BEGIN

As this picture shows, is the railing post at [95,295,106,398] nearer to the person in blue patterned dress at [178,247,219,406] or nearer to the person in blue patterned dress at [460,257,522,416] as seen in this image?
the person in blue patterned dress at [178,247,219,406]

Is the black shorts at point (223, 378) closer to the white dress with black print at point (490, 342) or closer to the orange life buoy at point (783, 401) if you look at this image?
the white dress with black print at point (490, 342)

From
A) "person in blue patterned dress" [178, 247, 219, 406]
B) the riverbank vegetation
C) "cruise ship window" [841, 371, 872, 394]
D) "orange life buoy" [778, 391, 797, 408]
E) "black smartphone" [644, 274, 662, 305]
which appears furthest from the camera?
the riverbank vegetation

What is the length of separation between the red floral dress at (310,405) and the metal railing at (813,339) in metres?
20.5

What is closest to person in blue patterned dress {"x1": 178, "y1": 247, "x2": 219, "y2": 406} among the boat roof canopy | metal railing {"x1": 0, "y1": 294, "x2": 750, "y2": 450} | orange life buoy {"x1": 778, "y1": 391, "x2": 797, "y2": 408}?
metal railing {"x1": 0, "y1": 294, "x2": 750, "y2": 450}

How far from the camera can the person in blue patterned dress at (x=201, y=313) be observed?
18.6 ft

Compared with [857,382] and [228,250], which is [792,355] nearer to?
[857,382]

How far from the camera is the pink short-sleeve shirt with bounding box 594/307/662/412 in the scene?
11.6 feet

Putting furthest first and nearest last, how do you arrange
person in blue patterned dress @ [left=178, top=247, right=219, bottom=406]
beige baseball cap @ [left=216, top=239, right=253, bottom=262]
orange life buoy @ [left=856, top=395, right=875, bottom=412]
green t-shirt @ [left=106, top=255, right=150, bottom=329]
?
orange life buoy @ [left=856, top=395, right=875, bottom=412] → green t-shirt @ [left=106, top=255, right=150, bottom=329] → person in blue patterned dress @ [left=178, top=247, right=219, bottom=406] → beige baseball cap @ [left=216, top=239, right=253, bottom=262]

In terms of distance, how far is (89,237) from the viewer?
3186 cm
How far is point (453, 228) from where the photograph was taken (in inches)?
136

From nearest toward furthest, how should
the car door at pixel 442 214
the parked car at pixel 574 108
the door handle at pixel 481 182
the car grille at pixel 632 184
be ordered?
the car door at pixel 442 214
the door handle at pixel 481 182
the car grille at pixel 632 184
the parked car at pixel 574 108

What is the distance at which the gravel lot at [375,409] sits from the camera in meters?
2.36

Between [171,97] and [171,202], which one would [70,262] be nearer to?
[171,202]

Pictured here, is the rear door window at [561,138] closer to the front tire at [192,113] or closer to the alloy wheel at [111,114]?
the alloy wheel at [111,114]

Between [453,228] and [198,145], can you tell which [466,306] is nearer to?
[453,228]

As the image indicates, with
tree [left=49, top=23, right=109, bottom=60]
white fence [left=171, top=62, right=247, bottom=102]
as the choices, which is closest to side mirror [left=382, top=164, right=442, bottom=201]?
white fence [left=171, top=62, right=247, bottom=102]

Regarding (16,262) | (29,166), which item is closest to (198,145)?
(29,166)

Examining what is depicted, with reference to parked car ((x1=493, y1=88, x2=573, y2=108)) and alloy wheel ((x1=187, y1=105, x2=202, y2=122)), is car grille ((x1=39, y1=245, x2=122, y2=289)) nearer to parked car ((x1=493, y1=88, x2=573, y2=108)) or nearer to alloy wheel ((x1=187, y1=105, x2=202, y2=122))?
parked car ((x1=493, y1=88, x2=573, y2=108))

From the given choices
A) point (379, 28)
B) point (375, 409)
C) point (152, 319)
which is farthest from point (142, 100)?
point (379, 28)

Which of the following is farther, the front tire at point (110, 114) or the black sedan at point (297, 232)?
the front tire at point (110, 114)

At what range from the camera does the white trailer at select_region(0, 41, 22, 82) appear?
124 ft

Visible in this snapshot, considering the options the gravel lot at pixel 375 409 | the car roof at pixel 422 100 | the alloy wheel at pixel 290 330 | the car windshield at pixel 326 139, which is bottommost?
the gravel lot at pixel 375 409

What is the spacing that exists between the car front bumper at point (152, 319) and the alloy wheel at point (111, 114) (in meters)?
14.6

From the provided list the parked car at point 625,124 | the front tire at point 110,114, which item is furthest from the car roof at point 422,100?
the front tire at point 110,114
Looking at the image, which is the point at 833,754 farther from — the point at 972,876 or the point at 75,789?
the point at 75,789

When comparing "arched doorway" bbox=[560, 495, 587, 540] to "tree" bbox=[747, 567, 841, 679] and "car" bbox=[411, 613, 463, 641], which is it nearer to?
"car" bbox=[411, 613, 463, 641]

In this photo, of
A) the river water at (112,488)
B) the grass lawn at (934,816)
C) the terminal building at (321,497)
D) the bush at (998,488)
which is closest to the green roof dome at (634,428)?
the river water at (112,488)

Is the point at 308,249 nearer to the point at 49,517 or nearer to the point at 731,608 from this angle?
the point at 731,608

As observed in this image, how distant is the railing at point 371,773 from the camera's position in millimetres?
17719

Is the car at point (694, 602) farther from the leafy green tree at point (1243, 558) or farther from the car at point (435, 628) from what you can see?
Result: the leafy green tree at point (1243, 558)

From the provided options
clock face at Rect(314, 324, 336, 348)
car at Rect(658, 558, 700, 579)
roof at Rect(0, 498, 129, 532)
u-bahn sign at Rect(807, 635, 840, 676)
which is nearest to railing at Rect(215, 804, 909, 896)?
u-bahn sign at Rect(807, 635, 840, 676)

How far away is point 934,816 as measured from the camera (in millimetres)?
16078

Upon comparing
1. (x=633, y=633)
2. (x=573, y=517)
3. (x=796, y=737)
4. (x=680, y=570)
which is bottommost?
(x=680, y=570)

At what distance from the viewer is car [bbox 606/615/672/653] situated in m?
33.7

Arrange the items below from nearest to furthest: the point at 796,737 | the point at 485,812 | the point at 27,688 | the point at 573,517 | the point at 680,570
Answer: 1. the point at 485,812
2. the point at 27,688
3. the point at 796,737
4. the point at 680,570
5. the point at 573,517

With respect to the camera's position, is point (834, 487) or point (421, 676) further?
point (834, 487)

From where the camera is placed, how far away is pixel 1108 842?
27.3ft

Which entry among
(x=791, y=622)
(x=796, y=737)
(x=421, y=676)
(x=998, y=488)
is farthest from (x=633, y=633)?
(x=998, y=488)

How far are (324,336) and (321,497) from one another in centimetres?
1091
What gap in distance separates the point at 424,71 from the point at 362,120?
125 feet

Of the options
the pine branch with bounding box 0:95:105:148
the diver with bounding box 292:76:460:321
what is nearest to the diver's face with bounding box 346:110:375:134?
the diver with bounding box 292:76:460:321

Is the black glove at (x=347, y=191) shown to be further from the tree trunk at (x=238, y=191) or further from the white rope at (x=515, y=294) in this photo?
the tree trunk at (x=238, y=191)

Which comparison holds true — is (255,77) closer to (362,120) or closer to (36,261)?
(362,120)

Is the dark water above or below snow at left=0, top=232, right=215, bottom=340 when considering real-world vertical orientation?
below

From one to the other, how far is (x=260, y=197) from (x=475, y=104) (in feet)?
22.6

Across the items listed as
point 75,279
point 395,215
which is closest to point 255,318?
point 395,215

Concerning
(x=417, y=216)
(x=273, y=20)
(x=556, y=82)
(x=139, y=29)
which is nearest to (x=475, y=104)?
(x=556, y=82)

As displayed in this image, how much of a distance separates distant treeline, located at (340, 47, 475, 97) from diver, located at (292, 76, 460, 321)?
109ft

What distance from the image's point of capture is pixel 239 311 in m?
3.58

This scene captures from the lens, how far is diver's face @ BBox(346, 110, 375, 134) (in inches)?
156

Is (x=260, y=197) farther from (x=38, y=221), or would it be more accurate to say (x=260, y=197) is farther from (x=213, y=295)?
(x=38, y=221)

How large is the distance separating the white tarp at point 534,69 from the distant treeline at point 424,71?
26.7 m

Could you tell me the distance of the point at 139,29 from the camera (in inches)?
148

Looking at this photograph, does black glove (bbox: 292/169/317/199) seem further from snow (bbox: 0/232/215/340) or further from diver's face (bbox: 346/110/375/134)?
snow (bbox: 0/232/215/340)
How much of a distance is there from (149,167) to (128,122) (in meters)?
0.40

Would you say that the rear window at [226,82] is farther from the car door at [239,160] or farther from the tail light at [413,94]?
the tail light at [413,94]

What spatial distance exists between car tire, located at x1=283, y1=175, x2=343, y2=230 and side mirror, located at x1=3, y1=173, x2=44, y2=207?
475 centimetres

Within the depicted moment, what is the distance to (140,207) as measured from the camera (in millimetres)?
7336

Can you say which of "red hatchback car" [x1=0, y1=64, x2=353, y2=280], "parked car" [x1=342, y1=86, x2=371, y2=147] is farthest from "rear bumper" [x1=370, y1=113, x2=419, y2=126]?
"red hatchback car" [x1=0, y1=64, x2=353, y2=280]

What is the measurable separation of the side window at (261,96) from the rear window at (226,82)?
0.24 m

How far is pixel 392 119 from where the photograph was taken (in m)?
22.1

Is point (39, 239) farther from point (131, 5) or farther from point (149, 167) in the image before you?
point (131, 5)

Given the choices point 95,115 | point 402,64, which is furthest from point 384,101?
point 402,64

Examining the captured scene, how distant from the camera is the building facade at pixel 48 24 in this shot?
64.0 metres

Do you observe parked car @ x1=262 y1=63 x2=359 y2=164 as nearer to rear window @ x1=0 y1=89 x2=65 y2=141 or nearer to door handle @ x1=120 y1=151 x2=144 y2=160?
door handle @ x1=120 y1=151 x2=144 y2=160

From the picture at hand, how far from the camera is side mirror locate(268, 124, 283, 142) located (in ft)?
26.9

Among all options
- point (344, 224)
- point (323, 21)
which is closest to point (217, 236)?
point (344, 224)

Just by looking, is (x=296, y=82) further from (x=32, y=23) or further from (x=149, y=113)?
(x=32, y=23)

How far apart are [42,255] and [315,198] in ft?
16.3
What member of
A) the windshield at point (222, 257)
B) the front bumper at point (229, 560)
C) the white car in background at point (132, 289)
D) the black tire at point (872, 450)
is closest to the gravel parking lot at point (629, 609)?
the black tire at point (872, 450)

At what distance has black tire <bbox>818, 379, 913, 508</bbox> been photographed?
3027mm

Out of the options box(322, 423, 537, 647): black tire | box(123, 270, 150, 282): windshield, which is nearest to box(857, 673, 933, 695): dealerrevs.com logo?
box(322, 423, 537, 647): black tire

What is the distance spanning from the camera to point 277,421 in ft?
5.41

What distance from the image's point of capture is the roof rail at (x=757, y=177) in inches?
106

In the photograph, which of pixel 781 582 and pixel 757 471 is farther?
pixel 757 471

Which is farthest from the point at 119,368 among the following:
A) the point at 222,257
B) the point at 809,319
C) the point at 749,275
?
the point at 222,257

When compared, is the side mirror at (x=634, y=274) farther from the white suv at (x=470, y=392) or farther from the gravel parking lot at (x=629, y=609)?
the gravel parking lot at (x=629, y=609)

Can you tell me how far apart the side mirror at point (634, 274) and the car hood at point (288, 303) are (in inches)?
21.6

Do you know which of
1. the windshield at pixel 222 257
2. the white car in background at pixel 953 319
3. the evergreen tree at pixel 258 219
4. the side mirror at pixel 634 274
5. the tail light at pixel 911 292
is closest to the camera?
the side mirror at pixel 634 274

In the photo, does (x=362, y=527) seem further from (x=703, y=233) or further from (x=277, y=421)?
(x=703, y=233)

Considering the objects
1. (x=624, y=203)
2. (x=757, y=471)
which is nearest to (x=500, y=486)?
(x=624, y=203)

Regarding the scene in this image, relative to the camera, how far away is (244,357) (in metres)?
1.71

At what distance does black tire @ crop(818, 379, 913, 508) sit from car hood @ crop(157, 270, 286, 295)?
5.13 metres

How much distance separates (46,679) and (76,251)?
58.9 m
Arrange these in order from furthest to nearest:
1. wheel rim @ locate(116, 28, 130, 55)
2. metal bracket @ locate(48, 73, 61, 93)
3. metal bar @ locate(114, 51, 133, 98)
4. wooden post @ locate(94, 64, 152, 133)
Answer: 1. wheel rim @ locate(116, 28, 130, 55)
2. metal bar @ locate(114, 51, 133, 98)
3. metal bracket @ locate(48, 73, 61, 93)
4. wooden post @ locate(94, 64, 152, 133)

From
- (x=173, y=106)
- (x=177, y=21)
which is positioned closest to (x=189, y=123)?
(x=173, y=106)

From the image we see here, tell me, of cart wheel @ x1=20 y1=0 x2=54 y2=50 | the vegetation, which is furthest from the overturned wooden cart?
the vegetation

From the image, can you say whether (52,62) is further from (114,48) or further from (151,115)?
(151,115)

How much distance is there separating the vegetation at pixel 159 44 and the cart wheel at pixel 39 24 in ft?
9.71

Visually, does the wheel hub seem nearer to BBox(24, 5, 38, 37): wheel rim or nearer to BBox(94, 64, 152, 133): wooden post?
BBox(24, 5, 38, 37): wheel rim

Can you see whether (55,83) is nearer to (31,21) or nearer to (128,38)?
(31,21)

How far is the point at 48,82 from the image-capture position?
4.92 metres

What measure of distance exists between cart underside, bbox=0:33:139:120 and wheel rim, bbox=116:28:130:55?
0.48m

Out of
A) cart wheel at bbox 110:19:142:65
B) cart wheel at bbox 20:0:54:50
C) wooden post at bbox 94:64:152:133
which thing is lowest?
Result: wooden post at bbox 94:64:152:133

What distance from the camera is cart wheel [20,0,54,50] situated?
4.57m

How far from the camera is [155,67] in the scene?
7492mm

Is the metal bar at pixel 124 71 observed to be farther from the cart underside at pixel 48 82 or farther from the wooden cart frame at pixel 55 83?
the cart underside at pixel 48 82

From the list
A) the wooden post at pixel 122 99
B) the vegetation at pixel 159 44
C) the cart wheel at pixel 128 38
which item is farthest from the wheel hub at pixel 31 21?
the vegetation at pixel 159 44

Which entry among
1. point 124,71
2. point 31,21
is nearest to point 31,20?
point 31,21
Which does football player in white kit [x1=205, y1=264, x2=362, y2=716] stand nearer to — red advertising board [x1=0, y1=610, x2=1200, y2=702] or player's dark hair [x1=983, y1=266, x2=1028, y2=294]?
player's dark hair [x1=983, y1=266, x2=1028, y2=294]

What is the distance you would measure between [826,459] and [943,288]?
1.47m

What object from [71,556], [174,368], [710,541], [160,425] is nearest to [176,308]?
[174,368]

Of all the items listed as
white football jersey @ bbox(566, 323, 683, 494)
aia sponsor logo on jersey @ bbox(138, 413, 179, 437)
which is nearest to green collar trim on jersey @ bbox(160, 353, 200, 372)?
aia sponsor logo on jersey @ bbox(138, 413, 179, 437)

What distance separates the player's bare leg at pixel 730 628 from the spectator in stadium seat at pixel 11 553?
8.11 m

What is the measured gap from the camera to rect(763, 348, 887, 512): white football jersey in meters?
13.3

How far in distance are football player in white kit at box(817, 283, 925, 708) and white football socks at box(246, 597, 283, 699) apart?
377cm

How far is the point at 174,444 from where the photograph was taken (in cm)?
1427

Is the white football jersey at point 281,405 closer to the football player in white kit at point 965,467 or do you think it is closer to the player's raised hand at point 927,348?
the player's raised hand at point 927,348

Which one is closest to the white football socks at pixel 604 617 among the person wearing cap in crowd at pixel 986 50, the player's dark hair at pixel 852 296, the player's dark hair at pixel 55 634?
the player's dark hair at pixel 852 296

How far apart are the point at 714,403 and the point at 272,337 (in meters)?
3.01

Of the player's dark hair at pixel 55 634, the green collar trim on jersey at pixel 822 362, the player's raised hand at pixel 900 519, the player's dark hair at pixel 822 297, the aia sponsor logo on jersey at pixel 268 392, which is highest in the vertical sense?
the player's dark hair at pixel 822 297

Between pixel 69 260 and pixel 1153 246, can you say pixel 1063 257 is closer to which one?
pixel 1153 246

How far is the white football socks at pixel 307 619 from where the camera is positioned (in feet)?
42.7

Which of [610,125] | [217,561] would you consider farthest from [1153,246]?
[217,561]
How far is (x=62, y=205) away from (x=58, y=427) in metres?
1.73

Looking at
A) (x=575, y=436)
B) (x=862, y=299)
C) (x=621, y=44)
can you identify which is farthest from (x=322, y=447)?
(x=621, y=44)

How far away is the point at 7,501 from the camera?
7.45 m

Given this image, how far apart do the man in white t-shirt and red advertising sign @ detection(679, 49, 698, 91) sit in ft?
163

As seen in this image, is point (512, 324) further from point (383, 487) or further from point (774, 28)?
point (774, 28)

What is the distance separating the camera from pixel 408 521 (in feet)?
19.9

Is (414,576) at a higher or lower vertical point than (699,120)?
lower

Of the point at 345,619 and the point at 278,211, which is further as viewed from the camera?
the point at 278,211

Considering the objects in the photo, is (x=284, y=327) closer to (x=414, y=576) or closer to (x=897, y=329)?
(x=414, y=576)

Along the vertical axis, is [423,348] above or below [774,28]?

END

Copy the records word for word, from the line containing "Of the point at 345,619" through the last line of the records.

→ **Correct answer**
Of the point at 345,619 and the point at 278,211, which is further as viewed from the camera?
the point at 278,211

Considering the objects in the photo, is (x=284, y=327) closer to (x=414, y=576) or closer to (x=897, y=329)?
(x=414, y=576)

Along the vertical axis, is [423,348] above or below [774,28]?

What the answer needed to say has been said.